Das konnte so nicht weitergehen. Ich fühlte mich selbst fremd, ohne Hoffnung, dass wir uns jemals versöhnten … Ich war wie ein unangenehmer und unerwünschter Genosse! Unsere Ehe war, bei aller Ähnlichkeit der Farbe und der Übereinstimmung, eine unglückliche Ehe …
Mir fiel mein Pappschächtelchen im Schaufenster wieder ein, das mit Watte ausgelegt war. Ich sehnte mich nach meinem ruhigen und sorglosen Leben zurück, in der abgelegenen Ecke des Ladens, damals, als mich und die anderen – zu unserem Glück, wie es scheint – ein dickes Kristallglas voneinander getrennt hatte …
Und dieses Auge sah mich im Spiegel an und es erlosch jeden Tag mehr. Ich sah, wie es jeden Tag verkümmerte, seinen Glanz und seine Wärme verlor – wie es allmählich wie die Blume verwelkte … Und der hübsche, braungebrannte Bursche, der Bursche „mit dem Glasauge“, starb eines Nachts, ganz plötzlich …
Ich beobachtete seinen Tod. Unsere beide Schicksale waren vereint, vereint über den Tod hinaus! Ich beobachtete seinen ganzen Todeskampf bis zum letzten Atemzug … Ich spürte die Kälte des Todes, die eisige Steifheit seines Körpers. Ich hörte das Weinen seiner Mutter.
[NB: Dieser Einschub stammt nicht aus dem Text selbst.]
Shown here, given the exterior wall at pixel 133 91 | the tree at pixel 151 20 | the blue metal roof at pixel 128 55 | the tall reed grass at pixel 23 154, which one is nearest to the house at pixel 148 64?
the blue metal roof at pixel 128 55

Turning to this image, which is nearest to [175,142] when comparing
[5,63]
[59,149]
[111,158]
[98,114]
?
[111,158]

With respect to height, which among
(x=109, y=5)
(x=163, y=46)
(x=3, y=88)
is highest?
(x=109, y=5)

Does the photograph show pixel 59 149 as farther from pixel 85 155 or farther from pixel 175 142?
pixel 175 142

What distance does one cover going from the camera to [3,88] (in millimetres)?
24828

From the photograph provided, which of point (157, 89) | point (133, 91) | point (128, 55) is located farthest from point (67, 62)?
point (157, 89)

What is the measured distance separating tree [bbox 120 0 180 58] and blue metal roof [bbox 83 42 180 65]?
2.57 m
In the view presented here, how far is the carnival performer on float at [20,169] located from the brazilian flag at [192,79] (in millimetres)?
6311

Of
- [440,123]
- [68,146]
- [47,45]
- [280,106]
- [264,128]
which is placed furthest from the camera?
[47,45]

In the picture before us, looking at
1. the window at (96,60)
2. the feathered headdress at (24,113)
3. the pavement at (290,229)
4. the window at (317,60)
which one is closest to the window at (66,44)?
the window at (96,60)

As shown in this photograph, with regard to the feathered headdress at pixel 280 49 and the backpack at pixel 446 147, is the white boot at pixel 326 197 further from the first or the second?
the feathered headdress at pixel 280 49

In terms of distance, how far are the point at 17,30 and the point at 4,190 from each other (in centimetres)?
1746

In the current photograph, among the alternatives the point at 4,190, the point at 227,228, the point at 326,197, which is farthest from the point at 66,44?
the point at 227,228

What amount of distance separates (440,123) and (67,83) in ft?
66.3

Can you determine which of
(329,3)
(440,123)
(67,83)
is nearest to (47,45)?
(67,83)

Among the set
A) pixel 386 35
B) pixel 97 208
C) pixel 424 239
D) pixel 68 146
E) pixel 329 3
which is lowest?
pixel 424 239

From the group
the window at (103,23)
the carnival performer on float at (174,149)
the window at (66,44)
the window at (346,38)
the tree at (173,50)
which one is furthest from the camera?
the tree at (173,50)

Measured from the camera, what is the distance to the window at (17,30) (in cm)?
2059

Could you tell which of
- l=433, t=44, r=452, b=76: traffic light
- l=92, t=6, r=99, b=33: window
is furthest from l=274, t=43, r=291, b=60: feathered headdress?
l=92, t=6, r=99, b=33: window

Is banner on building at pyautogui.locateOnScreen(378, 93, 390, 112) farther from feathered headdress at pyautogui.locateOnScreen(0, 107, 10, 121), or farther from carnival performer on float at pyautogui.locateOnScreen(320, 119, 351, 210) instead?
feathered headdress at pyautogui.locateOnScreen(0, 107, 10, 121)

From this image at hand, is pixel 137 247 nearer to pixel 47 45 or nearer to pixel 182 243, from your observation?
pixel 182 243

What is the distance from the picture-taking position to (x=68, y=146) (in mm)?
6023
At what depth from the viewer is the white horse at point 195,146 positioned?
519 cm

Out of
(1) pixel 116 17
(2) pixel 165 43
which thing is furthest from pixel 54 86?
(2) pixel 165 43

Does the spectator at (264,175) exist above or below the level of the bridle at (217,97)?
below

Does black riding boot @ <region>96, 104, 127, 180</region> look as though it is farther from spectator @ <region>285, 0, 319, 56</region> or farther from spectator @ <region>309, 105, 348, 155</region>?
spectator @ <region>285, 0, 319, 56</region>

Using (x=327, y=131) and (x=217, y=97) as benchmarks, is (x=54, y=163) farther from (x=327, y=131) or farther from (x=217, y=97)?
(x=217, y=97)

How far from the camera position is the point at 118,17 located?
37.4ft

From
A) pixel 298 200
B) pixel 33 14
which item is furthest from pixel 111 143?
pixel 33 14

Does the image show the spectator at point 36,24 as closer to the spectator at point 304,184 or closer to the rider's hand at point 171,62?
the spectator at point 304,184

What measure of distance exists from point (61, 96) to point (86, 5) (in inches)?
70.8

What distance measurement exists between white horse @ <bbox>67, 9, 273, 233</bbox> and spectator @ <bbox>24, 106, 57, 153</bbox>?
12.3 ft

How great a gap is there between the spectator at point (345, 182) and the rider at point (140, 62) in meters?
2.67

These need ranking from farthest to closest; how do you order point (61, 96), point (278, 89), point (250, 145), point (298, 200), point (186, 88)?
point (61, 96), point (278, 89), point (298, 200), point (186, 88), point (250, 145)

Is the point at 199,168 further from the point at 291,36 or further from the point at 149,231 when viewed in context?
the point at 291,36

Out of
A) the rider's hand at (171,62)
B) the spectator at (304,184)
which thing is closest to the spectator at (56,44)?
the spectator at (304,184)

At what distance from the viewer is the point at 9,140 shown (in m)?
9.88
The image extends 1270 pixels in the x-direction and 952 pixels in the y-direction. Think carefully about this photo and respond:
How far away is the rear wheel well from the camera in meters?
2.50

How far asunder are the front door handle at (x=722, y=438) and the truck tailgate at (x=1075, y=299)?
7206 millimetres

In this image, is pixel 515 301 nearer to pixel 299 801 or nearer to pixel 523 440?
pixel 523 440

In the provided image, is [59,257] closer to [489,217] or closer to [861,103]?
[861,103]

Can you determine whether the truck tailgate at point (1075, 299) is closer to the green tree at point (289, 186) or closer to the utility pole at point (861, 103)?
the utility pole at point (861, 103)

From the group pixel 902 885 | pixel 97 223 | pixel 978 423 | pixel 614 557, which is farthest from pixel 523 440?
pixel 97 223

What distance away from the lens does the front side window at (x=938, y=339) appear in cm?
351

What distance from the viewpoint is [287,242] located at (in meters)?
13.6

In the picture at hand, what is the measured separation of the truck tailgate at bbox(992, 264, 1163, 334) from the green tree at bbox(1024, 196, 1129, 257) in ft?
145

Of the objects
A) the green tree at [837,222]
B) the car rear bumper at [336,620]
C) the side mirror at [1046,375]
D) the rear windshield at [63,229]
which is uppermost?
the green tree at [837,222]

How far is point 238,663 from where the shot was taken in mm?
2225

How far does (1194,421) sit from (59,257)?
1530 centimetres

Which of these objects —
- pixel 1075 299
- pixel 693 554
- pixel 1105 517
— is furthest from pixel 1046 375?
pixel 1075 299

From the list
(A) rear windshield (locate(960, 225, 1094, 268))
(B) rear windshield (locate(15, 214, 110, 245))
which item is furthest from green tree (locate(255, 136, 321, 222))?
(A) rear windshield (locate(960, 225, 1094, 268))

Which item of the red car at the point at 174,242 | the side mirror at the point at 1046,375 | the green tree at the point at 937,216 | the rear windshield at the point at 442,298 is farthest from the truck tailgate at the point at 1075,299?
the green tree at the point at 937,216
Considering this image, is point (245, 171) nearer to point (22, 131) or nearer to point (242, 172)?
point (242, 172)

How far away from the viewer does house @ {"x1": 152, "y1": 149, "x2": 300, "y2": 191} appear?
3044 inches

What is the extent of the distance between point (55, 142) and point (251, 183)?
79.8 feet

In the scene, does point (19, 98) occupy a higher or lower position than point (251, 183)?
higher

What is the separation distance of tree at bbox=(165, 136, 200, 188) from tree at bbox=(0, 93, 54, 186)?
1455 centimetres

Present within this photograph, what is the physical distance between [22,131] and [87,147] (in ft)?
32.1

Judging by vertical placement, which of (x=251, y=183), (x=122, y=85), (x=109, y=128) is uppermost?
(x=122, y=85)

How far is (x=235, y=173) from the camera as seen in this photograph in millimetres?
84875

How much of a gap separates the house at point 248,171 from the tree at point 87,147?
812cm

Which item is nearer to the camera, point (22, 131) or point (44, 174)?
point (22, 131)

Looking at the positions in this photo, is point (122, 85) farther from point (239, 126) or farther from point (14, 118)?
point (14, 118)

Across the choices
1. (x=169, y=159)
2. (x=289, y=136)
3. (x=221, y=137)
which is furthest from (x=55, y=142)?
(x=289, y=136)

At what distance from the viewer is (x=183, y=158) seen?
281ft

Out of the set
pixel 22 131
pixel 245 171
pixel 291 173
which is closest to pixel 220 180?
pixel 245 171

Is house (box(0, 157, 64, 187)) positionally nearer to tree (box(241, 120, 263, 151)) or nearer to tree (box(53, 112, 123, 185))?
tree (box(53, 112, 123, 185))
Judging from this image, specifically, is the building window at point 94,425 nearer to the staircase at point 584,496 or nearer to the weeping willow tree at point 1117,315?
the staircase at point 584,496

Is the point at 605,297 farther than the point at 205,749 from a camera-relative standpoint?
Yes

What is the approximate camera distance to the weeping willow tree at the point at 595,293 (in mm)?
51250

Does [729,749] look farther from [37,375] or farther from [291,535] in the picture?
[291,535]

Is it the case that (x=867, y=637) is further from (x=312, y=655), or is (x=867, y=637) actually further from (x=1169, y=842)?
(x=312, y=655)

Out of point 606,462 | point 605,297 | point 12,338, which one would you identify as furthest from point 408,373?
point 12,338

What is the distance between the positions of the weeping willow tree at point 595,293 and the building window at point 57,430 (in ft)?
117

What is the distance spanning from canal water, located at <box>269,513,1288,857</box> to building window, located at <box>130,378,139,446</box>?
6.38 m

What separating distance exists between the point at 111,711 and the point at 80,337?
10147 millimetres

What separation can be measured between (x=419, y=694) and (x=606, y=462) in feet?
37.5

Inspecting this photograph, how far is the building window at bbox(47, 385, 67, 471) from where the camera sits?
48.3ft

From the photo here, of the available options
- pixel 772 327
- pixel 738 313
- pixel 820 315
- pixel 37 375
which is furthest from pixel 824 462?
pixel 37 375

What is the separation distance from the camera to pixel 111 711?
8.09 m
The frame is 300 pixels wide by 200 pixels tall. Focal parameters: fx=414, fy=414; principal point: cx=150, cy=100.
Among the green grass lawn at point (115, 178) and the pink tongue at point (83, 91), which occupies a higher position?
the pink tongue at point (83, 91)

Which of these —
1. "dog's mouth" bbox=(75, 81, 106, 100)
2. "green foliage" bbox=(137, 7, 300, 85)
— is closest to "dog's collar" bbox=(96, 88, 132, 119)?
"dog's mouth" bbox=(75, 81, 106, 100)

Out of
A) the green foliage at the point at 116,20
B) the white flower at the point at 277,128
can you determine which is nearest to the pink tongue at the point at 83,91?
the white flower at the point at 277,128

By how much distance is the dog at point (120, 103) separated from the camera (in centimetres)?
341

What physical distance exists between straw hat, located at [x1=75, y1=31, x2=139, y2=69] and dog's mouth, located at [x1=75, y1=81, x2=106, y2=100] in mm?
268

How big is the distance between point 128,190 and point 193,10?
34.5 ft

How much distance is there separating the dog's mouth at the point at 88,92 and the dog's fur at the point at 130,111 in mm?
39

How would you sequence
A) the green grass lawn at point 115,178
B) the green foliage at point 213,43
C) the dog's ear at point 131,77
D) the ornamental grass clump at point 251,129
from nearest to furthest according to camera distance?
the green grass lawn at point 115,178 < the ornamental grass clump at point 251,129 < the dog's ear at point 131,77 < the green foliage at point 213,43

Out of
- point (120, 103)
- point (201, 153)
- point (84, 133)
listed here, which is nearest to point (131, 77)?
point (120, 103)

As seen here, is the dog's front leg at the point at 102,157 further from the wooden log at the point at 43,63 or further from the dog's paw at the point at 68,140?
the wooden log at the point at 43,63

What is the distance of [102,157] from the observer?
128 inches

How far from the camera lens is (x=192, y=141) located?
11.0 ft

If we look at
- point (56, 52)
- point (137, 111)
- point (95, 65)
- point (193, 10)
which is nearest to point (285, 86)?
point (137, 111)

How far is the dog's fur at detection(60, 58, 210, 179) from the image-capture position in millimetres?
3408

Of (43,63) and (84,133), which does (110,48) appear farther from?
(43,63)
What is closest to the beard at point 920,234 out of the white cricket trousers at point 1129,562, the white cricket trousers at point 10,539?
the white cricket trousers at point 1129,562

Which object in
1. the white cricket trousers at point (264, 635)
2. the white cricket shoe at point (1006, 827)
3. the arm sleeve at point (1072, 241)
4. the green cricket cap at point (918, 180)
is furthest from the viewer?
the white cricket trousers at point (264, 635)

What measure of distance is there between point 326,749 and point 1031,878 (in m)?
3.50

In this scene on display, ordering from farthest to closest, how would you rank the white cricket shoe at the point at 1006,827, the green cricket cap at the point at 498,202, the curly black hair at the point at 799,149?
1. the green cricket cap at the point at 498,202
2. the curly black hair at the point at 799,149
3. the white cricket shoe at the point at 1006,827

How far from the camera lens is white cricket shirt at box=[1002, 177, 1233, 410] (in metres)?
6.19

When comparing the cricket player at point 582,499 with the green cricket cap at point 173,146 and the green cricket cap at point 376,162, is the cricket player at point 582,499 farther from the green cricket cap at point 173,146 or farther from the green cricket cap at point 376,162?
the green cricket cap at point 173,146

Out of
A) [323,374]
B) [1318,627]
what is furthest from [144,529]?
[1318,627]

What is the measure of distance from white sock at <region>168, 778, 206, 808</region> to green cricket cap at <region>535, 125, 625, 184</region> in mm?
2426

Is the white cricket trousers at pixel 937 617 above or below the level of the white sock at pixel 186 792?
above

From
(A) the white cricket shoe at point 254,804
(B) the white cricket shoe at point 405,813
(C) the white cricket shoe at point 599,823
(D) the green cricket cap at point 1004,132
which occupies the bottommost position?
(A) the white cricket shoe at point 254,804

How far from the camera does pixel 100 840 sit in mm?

Ich verfolgte sein trauriges Begräbnis bis zu der Stunde, als sie uns zusammen begruben …
Danach breitete sich um uns herum eine tiefe Stille für viele Jahre aus … Ich glaubte, ich wäre selbst gestorben …
In der Erde, wo sie uns begraben hatten, war nichts zu hören, jahrelang, als ob uns alle vergessen hätten ...
Und eines Abends purzelte ich auf den Boden des Schädels, wo ich jahrelang liegen blieb.
Ich blieb, ich weiß nicht wieviele Jahre, in der tiefen und unendlichen Dunkelheit … Ich dachte in meiner Einsamkeit an die Zeit, als ich im fernen Schaufenster herumblickte, mit den dicken und glatzköpfigen Menschen, und mit den anderen, den großgewachsenen und dürren, zusammen mit meinen anderen, gläsernen Geschwistern, inmitten der Barometer und der Teleskope … Ich sah es wie einen Traum, in meinem dunklen Schlaf, der wie mir schien kein Ende nehmen wollte, kein Ende nehmen wollte, niemals mehr …
Dann wieder hatte ich lange Zeit gar keinen Traum. Ich hatte mich an die Dunkelheit gewöhnt. Ich hatte keinerlei Verlangen nach Leben mehr noch irgendeine Hoffnung auf irgendetwas …
Und plötzlich, nach ich weiß nicht wievielen Jahren – Jahren des Todes, der Dunkelheit und des Schweigens – befand ich mich eines Morgens wieder am Tageslicht!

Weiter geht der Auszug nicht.